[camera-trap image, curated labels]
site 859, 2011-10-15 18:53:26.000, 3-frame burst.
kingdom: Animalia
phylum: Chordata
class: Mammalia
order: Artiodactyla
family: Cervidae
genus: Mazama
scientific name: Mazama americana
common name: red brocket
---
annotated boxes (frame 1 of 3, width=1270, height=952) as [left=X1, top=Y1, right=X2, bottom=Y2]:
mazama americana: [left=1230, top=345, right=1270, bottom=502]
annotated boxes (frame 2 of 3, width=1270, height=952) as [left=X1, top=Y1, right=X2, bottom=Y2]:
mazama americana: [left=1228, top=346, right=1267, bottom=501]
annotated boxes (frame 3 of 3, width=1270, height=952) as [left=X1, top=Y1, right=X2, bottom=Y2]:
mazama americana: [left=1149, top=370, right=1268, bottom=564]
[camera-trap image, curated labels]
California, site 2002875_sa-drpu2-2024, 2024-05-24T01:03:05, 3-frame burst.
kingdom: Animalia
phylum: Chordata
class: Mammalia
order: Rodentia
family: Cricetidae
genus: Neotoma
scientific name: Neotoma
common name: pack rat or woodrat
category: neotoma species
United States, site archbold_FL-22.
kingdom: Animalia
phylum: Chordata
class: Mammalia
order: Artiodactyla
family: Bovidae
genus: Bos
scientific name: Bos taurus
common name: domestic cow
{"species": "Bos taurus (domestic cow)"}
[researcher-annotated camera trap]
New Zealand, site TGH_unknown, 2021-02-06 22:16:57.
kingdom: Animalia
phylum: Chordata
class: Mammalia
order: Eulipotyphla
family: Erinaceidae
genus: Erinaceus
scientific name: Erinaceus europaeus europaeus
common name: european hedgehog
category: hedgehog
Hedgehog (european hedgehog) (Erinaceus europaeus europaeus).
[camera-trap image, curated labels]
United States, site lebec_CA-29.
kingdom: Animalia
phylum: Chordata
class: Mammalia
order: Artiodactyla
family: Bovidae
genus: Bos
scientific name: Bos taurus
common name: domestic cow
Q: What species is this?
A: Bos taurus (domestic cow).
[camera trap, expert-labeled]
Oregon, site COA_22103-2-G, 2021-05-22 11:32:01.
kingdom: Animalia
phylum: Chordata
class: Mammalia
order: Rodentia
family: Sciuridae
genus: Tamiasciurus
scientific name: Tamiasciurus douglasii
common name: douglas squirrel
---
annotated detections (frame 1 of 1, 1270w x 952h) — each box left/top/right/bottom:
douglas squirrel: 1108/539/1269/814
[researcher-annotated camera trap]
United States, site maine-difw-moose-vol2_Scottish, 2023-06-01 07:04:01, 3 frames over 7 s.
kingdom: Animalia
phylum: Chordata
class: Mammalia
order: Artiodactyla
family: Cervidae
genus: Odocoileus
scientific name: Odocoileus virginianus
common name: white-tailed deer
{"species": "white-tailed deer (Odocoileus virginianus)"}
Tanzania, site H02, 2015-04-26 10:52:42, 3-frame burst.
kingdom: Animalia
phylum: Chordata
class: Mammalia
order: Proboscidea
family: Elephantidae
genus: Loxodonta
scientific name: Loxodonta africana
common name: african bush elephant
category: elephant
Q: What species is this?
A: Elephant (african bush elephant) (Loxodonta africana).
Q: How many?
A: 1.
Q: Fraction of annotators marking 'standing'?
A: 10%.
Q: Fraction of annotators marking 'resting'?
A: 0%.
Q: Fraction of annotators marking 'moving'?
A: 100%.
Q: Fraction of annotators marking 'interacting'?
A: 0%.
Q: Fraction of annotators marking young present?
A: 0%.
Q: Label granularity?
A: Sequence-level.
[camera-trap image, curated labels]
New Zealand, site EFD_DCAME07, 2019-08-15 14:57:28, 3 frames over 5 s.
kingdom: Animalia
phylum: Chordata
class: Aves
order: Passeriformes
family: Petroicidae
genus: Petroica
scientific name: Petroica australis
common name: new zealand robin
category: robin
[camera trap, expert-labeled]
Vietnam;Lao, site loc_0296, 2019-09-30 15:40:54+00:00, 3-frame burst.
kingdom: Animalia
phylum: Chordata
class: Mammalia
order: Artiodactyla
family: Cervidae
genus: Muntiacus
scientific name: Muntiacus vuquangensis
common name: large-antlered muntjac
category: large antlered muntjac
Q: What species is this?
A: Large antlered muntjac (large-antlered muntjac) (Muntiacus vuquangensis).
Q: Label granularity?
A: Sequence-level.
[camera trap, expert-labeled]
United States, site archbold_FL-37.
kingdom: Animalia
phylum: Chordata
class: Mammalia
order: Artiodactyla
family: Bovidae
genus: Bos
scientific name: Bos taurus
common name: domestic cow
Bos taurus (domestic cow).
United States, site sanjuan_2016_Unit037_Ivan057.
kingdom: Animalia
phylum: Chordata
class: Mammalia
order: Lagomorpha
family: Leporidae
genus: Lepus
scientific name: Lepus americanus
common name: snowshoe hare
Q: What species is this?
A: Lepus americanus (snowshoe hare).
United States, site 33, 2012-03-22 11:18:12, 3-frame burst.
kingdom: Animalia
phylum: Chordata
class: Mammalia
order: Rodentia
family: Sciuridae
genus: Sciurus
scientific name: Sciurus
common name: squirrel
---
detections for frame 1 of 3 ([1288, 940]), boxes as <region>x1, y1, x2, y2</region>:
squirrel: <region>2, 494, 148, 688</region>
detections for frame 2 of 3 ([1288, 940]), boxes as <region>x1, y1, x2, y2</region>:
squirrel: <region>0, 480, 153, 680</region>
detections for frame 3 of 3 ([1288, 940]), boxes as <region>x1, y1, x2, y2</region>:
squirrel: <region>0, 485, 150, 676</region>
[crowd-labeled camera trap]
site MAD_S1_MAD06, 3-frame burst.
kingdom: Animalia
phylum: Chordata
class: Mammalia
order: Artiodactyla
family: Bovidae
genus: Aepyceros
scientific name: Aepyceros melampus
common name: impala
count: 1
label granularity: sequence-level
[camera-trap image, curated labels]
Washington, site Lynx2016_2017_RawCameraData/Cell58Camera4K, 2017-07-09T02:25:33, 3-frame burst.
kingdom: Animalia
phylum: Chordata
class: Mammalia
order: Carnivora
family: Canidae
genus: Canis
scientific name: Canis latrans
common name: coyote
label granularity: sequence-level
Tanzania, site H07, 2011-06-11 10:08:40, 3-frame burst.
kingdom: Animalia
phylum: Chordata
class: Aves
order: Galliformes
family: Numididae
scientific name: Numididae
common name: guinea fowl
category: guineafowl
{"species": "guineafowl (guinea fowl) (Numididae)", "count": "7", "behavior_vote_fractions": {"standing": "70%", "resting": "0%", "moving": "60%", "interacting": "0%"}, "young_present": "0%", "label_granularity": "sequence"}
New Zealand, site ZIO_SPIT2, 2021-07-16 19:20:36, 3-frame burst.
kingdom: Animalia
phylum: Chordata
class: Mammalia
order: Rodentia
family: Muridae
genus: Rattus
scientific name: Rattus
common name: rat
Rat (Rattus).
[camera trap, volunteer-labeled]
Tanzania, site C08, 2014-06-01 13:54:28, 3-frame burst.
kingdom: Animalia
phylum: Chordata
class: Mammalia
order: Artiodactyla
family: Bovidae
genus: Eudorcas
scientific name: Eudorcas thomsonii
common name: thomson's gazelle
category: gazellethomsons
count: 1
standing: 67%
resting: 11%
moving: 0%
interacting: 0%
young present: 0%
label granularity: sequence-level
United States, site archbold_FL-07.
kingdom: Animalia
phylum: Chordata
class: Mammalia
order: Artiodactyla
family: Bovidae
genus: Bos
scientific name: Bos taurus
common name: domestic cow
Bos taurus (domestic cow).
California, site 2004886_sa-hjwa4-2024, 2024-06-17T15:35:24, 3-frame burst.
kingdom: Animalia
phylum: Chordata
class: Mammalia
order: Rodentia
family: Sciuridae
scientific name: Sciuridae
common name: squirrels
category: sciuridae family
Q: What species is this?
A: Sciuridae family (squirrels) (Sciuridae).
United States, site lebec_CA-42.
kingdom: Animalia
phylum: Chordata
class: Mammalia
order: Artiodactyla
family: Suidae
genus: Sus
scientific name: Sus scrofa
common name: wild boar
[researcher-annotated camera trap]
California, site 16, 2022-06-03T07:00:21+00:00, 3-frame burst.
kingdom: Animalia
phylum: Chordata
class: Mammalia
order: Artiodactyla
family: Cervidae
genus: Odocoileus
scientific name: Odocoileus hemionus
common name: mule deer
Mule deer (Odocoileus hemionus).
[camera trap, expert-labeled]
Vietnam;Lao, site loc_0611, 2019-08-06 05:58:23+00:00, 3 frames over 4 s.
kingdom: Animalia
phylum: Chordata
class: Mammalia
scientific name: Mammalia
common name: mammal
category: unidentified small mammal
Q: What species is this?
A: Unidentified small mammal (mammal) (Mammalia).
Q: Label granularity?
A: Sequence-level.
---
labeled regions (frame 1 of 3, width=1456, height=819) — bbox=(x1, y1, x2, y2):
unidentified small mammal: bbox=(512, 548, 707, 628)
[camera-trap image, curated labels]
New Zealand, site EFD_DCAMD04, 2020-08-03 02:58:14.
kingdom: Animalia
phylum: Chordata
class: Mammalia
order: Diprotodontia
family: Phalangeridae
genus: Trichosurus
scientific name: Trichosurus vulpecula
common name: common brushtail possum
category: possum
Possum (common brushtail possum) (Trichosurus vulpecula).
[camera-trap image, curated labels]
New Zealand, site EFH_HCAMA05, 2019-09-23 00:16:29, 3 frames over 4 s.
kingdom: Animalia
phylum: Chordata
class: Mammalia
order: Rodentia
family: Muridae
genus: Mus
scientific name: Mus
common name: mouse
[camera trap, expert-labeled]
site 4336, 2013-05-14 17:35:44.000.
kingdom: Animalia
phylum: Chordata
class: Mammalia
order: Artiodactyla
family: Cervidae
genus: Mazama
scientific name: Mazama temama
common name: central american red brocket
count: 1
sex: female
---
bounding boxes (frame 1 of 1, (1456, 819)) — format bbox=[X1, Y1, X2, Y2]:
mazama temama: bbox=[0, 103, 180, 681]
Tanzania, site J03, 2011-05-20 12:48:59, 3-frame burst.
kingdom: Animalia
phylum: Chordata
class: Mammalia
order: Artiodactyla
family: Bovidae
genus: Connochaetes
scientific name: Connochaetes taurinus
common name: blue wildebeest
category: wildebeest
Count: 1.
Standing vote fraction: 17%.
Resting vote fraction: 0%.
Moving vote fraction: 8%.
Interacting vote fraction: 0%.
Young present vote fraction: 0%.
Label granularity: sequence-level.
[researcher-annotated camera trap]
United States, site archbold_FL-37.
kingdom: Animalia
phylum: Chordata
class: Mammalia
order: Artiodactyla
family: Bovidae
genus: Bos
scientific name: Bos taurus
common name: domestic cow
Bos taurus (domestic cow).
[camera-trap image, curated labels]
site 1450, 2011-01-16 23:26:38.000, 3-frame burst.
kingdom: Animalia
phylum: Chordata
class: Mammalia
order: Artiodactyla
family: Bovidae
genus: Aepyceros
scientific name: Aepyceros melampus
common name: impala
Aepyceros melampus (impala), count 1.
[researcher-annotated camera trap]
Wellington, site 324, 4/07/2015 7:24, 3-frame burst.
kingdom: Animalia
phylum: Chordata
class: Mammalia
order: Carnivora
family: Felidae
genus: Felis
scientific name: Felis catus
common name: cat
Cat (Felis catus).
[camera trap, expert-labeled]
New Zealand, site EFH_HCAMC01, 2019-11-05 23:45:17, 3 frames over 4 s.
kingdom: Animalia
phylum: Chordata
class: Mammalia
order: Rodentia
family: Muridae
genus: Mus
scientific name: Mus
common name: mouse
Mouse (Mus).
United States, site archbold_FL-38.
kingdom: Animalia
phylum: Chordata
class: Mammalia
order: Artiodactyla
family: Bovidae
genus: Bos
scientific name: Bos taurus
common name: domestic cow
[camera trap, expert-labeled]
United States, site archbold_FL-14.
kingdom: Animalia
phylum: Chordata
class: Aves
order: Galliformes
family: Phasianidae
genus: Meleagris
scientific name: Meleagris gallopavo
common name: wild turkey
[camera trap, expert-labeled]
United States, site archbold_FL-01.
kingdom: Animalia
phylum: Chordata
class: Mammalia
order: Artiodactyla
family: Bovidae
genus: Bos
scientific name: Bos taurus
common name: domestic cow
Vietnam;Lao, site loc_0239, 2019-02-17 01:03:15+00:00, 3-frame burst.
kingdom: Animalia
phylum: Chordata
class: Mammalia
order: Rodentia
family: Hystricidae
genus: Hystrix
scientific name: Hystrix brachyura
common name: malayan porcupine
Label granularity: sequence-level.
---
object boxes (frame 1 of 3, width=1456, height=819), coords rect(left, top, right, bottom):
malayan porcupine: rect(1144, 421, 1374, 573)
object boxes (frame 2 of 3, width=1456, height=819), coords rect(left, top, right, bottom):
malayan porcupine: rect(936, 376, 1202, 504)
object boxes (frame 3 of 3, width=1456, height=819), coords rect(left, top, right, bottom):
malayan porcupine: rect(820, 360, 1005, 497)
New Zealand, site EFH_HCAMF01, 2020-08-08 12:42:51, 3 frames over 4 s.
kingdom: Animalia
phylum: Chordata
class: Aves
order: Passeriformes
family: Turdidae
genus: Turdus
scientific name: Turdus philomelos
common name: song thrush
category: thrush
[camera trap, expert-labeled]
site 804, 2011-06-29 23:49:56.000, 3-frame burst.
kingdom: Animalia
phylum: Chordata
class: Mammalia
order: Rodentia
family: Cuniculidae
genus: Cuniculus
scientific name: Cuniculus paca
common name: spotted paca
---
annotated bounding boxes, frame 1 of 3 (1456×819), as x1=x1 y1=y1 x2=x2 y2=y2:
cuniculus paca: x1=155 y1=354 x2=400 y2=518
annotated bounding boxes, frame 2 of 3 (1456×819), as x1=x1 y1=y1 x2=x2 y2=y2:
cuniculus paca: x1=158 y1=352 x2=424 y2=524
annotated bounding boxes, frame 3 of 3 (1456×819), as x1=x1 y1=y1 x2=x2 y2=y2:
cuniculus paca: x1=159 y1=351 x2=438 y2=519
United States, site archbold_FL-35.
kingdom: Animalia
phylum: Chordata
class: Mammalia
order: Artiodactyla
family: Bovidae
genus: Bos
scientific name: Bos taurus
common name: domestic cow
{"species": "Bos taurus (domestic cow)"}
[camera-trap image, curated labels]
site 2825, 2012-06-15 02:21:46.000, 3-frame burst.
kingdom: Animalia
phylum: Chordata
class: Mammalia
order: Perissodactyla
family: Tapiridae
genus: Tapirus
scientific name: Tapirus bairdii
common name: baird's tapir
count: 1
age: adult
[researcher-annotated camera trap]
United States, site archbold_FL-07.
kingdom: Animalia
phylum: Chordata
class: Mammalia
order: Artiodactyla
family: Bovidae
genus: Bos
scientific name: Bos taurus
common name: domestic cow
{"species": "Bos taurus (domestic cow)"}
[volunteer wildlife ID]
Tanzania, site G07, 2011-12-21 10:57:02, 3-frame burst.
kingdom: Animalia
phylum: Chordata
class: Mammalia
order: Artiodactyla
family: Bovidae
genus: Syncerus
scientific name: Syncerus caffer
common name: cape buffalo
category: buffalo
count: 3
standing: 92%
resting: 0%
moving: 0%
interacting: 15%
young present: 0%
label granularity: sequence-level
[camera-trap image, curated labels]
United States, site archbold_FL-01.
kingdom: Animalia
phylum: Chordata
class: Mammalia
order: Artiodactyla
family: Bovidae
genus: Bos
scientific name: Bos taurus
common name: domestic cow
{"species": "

Your objective => Scan the entries above for the line containing "scientific name: Erinaceus", and copy it and all lines after it exactly, down to and including the line containing "family: Elephantidae".

Answer space =>
scientific name: Erinaceus europaeus europaeus
common name: european hedgehog
category: hedgehog
Hedgehog (european hedgehog) (Erinaceus europaeus europaeus).
[camera-trap image, curated labels]
United States, site lebec_CA-29.
kingdom: Animalia
phylum: Chordata
class: Mammalia
order: Artiodactyla
family: Bovidae
genus: Bos
scientific name: Bos taurus
common name: domestic cow
Q: What species is this?
A: Bos taurus (domestic cow).
[camera trap, expert-labeled]
Oregon, site COA_22103-2-G, 2021-05-22 11:32:01.
kingdom: Animalia
phylum: Chordata
class: Mammalia
order: Rodentia
family: Sciuridae
genus: Tamiasciurus
scientific name: Tamiasciurus douglasii
common name: douglas squirrel
---
annotated detections (frame 1 of 1, 1270w x 952h) — each box left/top/right/bottom:
douglas squirrel: 1108/539/1269/814
[researcher-annotated camera trap]
United States, site maine-difw-moose-vol2_Scottish, 2023-06-01 07:04:01, 3 frames over 7 s.
kingdom: Animalia
phylum: Chordata
class: Mammalia
order: Artiodactyla
family: Cervidae
genus: Odocoileus
scientific name: Odocoileus virginianus
common name: white-tailed deer
{"species": "white-tailed deer (Odocoileus virginianus)"}
Tanzania, site H02, 2015-04-26 10:52:42, 3-frame burst.
kingdom: Animalia
phylum: Chordata
class: Mammalia
order: Proboscidea
family: Elephantidae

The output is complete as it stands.